··· Records to process

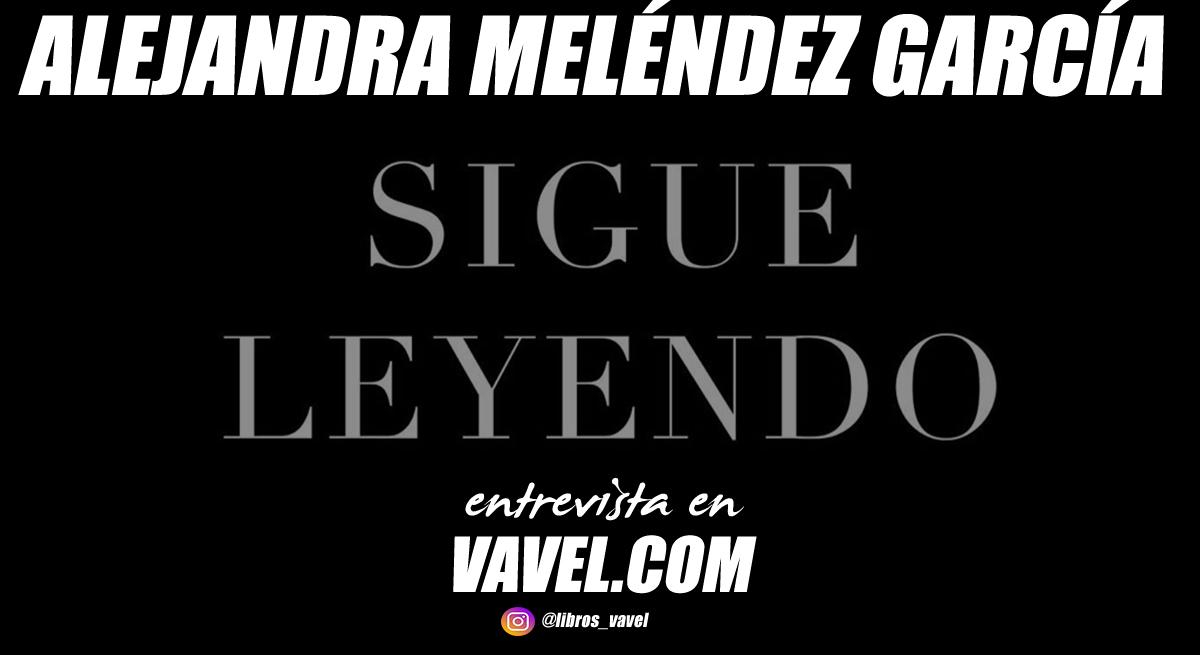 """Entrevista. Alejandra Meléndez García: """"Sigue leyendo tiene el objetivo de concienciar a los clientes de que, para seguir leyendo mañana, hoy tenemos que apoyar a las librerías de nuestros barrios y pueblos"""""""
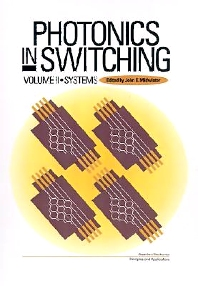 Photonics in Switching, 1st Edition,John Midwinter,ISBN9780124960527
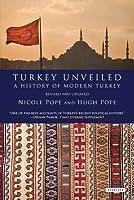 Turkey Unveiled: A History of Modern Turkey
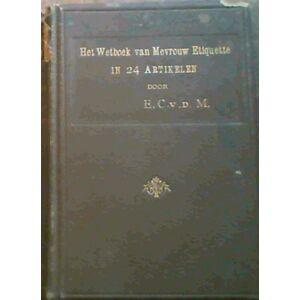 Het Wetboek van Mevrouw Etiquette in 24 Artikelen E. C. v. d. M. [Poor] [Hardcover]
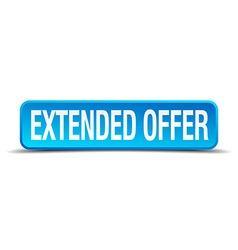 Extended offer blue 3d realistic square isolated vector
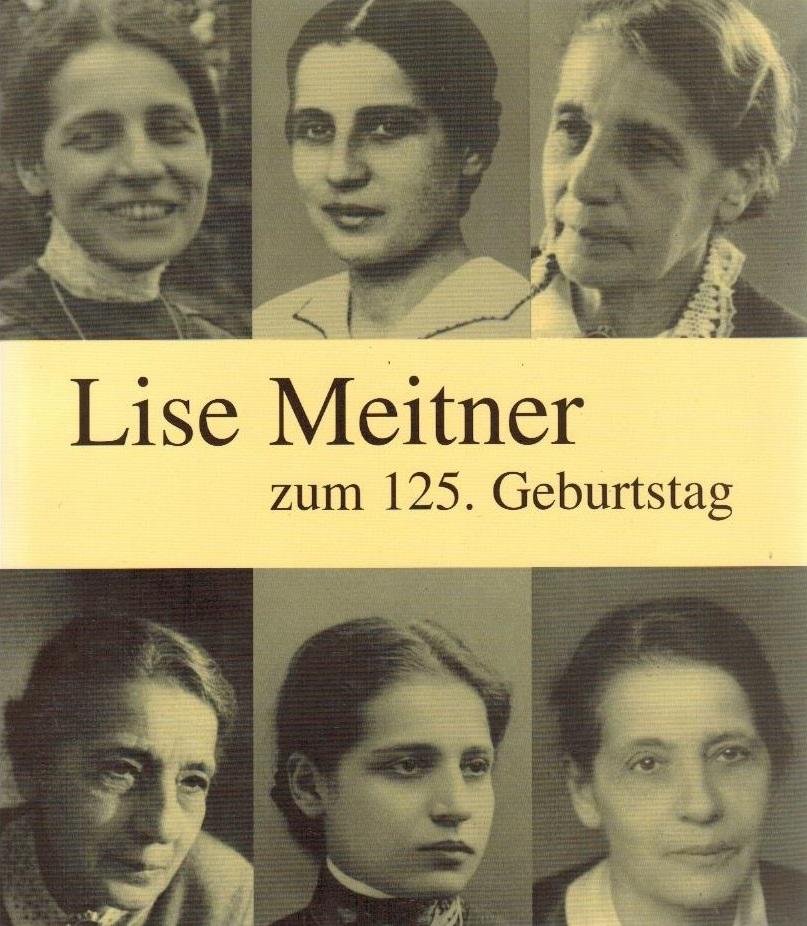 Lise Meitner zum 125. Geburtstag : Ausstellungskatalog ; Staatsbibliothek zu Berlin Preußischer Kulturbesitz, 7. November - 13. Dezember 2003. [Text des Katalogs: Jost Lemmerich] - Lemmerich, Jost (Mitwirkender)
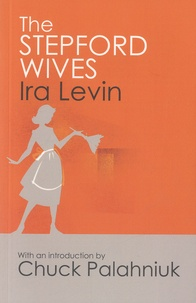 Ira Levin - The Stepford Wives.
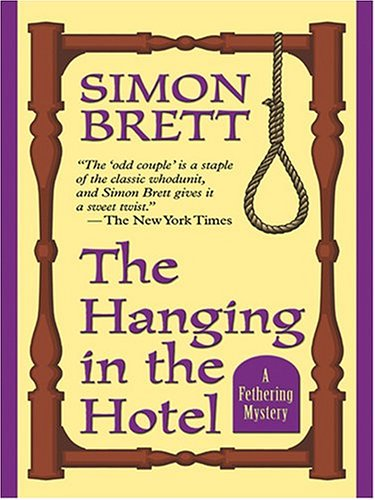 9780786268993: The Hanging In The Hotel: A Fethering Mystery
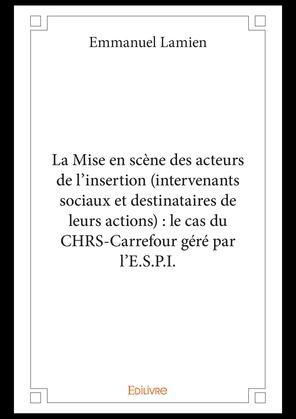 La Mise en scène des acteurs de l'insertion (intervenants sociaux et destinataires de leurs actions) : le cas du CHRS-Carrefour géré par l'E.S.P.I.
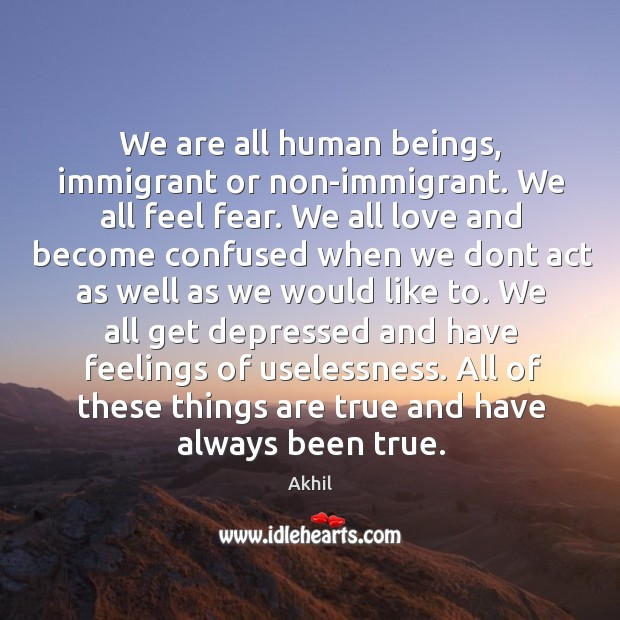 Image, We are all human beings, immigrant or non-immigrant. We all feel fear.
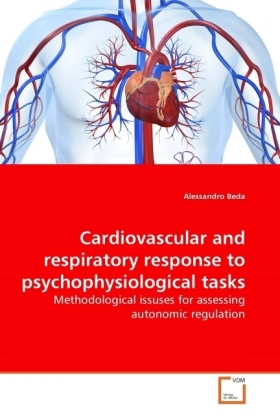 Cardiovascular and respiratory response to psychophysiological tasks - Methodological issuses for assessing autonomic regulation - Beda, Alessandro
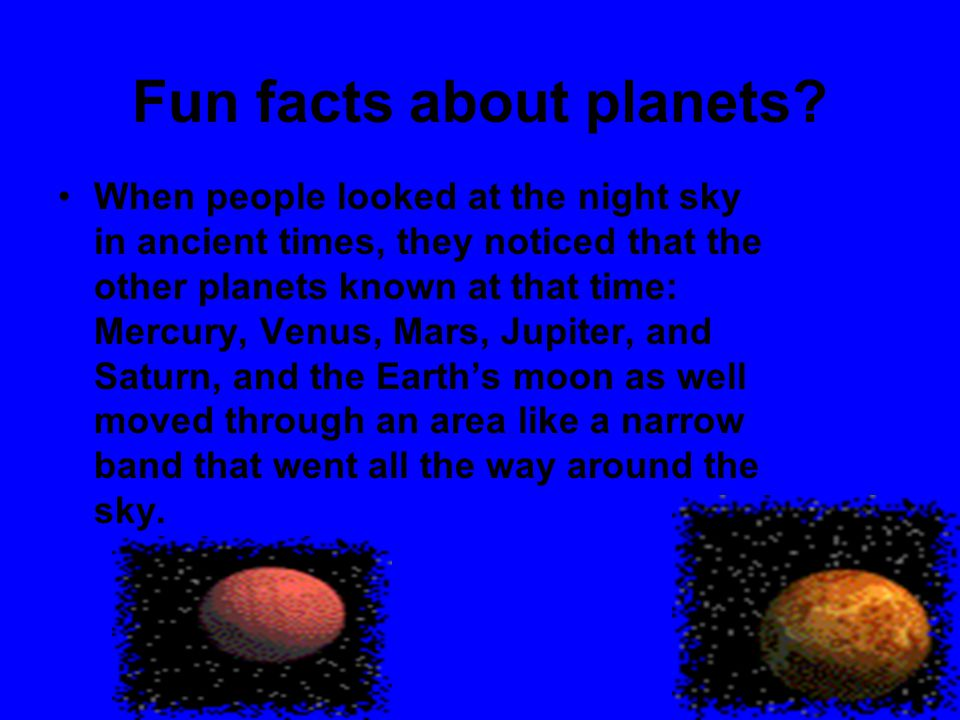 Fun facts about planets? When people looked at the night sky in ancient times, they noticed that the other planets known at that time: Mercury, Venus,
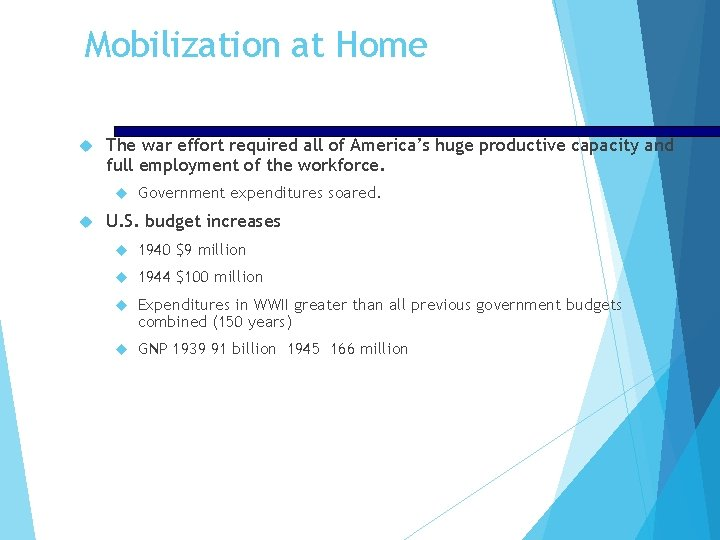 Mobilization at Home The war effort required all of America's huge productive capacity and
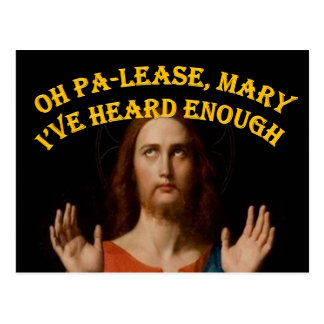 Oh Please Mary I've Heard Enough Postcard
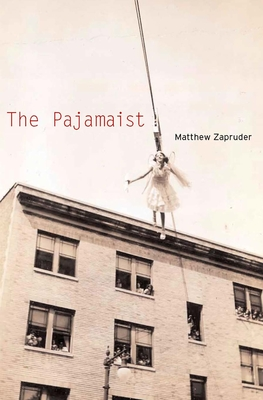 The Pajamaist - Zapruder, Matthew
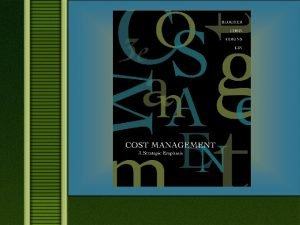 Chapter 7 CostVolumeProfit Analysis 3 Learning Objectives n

······

• **What this task involves**:
Copy the records exactly; no image should appear in the result.

• **Task result**:
 """Entrevista. Alejandra Meléndez García: """"Sigue leyendo tiene el objetivo de concienciar a los clientes de que, para seguir leyendo mañana, hoy tenemos que apoyar a las librerías de nuestros barrios y pueblos"""""""
 Photonics in Switching, 1st Edition,John Midwinter,ISBN9780124960527
 Turkey Unveiled: A History of Modern Turkey
 Het Wetboek van Mevrouw Etiquette in 24 Artikelen E. C. v. d. M. [Poor] [Hardcover]
 Extended offer blue 3d realistic square isolated vector
 Lise Meitner zum 125. Geburtstag : Ausstellungskatalog ; Staatsbibliothek zu Berlin Preußischer Kulturbesitz, 7. November - 13. Dezember 2003. [Text des Katalogs: Jost Lemmerich] - Lemmerich, Jost (Mitwirkender)
 Ira Levin - The Stepford Wives.
 9780786268993: The Hanging In The Hotel: A Fethering Mystery
 La Mise en scène des acteurs de l'insertion (intervenants sociaux et destinataires de leurs actions) : le cas du CHRS-Carrefour géré par l'E.S.P.I.
 Image, We are all human beings, immigrant or non-immigrant. We all feel fear.
 Cardiovascular and respiratory response to psychophysiological tasks - Methodological issuses for assessing autonomic regulation - Beda, Alessandro
 Fun facts about planets? When people looked at the night sky in ancient times, they noticed that the other planets known at that time: Mercury, Venus,
 Mobilization at Home The war effort required all of America's huge productive capacity and
 Oh Please Mary I've Heard Enough Postcard
 The Pajamaist - Zapruder, Matthew
 Chapter 7 CostVolumeProfit Analysis 3 Learning Objectives n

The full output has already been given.